A phylogenetic split is the two sets of OTUs associated with the two ends of a branch on a phylogenetic tree. For example, in the tree below, the split associated with the red branch is

CD | ABE

The union of the two sets that make up the split is the complete set of OTUs from the tree, and the two sets should be disjoint (i.e. not sharing any OTUs in common).

Splits may be described as "trivial" and "non-trivial" - A trivial split contains just a single OTU, while both sets in a non-trivial split contain more than one OTU

For example, there are 5 trivial splits for the tree shown below (one for each terminal branch)

A | BCDE
B | ACDE
C | ABDE
D | ABCE
E | ABCD

And 2 non-trivial splits (one for each internal branch on the corresponding unrooted tree)

AB | CDE
CD | ABE

Note also that the two sets of a split are unordered - thus, "AB | CDE" describes the same split as "AB | ECD"

A further feature of (a set of) splits is compatibility

A pair of splits are incompatible if it is impossible to draw a tree that contains both of them - instead, to include both of them in a diagram, we would need to use a split network. Likewise, a set of splits is compatible if it is possible to include all of them in a tree. Clearly, the set of splits that are described by a given tree will always be compatible.

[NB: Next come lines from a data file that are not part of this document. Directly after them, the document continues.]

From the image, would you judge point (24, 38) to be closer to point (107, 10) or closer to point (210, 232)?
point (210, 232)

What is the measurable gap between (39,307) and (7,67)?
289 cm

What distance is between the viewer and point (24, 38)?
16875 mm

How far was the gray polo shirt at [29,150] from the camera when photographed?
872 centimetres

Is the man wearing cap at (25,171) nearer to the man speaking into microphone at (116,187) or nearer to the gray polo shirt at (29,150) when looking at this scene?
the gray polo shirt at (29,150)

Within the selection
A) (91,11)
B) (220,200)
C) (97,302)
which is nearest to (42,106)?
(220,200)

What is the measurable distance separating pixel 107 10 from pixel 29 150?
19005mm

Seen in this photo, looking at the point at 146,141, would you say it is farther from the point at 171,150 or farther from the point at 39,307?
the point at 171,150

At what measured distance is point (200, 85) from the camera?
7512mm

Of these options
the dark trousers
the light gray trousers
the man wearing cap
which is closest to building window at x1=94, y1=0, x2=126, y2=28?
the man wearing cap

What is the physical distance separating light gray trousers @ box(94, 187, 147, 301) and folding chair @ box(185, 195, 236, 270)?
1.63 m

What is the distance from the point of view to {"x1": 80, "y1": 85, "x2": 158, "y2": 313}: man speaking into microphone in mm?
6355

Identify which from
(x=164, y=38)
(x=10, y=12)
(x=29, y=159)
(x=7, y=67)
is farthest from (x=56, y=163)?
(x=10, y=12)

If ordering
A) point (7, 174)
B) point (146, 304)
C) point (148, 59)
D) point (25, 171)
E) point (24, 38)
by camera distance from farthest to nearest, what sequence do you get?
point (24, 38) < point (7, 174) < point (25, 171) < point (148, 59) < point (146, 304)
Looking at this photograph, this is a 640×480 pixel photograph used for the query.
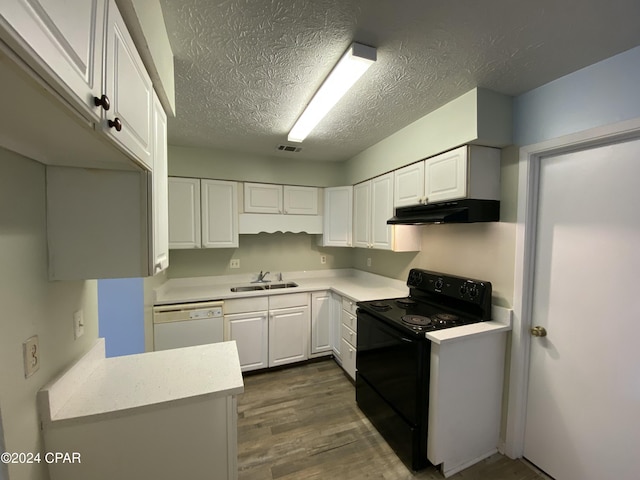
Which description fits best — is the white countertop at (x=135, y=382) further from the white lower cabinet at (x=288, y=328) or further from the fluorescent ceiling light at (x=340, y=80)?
the fluorescent ceiling light at (x=340, y=80)

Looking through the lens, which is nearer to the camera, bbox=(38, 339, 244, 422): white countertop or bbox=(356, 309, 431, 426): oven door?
bbox=(38, 339, 244, 422): white countertop

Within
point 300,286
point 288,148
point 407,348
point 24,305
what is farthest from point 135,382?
point 288,148

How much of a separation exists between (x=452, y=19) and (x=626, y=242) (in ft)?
4.76

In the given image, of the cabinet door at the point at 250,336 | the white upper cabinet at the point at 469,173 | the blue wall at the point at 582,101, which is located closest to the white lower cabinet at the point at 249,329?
the cabinet door at the point at 250,336

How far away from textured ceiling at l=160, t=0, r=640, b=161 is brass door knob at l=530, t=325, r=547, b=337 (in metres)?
1.58

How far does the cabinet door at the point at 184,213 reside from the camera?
2736mm

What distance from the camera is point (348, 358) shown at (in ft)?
8.77

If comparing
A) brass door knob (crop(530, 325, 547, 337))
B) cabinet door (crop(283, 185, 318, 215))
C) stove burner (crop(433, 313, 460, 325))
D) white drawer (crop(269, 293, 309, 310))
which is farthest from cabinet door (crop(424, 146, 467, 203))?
white drawer (crop(269, 293, 309, 310))

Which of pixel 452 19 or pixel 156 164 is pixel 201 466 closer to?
pixel 156 164

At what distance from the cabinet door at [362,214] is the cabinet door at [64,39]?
2516mm

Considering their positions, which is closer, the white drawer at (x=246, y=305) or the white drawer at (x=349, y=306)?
the white drawer at (x=349, y=306)

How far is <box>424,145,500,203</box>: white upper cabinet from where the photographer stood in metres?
1.77

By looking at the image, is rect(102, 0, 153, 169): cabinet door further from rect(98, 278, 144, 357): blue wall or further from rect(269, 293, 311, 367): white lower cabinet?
rect(269, 293, 311, 367): white lower cabinet

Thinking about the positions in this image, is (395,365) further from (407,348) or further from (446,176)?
(446,176)
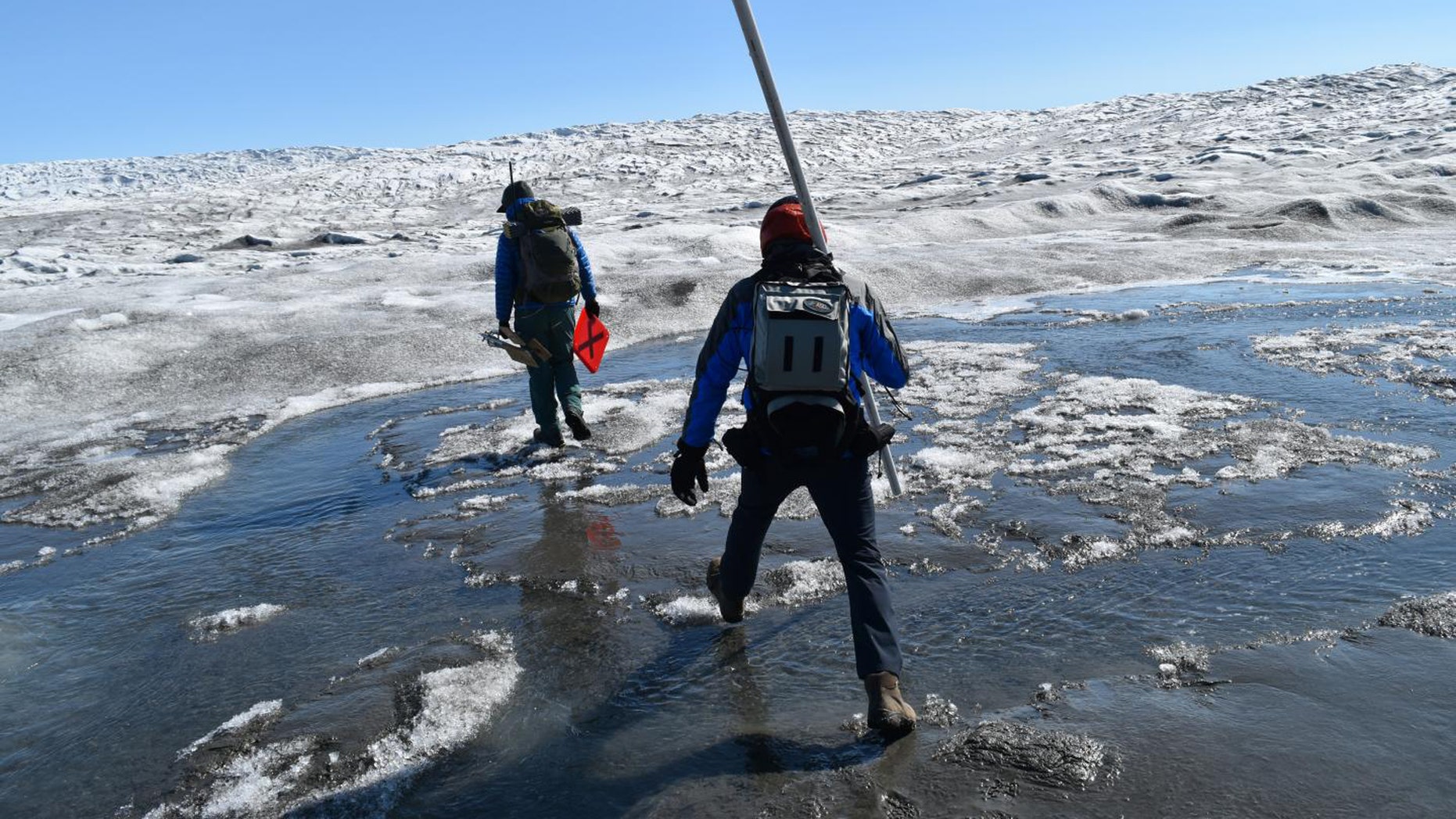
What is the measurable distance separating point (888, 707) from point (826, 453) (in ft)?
2.98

As an example, the following two splits are incompatible:

AB | CDE
AC | BDE

(if you want, try [and fail!] yourself to build a tree that contains both of these splits)

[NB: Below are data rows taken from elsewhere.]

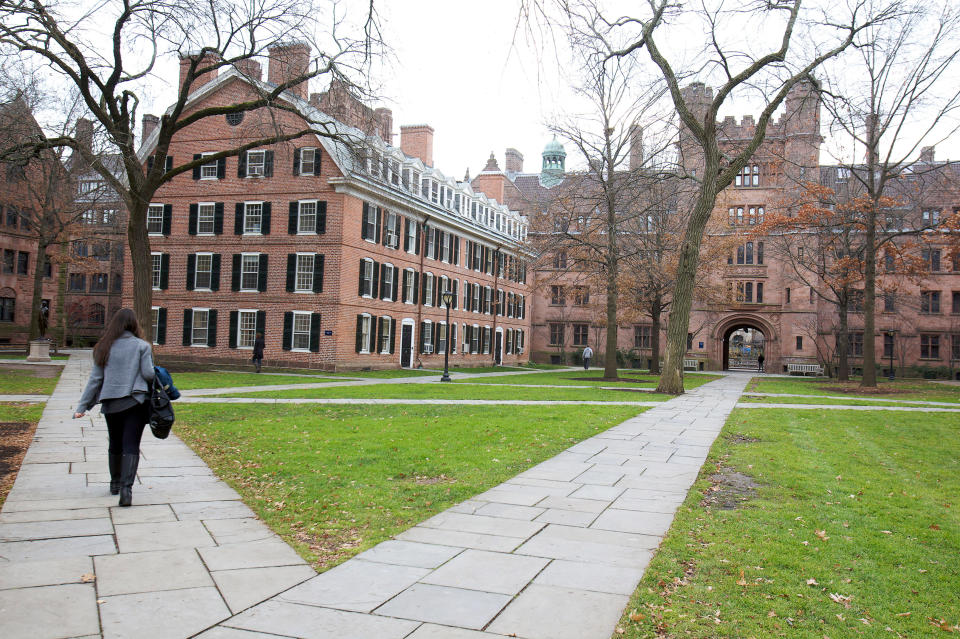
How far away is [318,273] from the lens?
30.3 meters

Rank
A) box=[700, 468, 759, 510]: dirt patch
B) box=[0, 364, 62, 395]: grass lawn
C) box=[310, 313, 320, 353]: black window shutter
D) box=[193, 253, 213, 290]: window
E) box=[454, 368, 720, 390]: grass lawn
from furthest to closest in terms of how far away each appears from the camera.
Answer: box=[193, 253, 213, 290]: window, box=[310, 313, 320, 353]: black window shutter, box=[454, 368, 720, 390]: grass lawn, box=[0, 364, 62, 395]: grass lawn, box=[700, 468, 759, 510]: dirt patch

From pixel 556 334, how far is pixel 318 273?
2906cm

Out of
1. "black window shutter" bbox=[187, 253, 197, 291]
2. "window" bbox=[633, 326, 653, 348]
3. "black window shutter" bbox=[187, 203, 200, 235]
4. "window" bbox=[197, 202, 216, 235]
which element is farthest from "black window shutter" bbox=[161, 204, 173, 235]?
"window" bbox=[633, 326, 653, 348]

You can identify whether a pair of splits are compatible or not by considering the intersections of the split sub-sets. Where exactly one of the sub-set intersections is empty, then the splits are compatible - otherwise the sets are incompatible.

Taking the example above, the intersections are (using "n" to indicate intersection):

{A,B} n {A,C} => {A}
{A,B} n {B,D,E} => {B}
{C,D,E} n {A,C} => {C}
{C,D,E} n {B,D,E} => {D,E}

All four intersections are non-empty - the splits must be incompatible

In contrast, the following two splits are compatible:

AB | CDE
CD | ABE

{A,B} n {C,D} => {}
{A,B} n {A,B,E} => {A,B}
{C,D,E} n {C,D} => {C,D}
{C,D,E} n {A,B,E} => {E}

as one (and only one) of the intersections is the empty set.
Exercise 7
(i) Identify the list of all non-trivial splits for the following tree - check here for the answers


(ii) Try the same exercise with this larger tree - again, you can find the answers here


(iii) There is only one bifurcating tree that is consistent with the set of splits listed below. Draw this tree - check here for the answer.

EC | HNGA

ECH | GAN

GA | NHEC

(iv) Here are the splits for a larger tree, this time with 12 taxa - if you've time, try and repeat the above exercise with this set of splits, building the unique bifurcating tree that is consistent with this set of splits - check here for the answer.

CB | ADEFGHKMNP

EH | ABCDGHKMNP

BCEH | ADFGKMNP

FN | ABCDEGHKMP

FNM | ABCDEGHKP

FNMK | ABCDEGHP

FNMKA | BCDEGHP

GP | ABCDEFHKMN

GPD | ABCEFHKMN

Building Consensus Trees by Hand

Teaching Objectives
After completing this section, you will hopefully be able to construct a consensus tree "manually" from a set of trees (all of which describe relationships between the same set of OTUs).
Notes
Consensus trees summarize the set of splits described by multiple phylogenetic trees. For example, a consensus tree might include all splits present in 80% of the trees.
Exercise 8
From the set of six trees presented below, build both the unrooted (i) strict consensus tree and the (ii) 50% majority tree.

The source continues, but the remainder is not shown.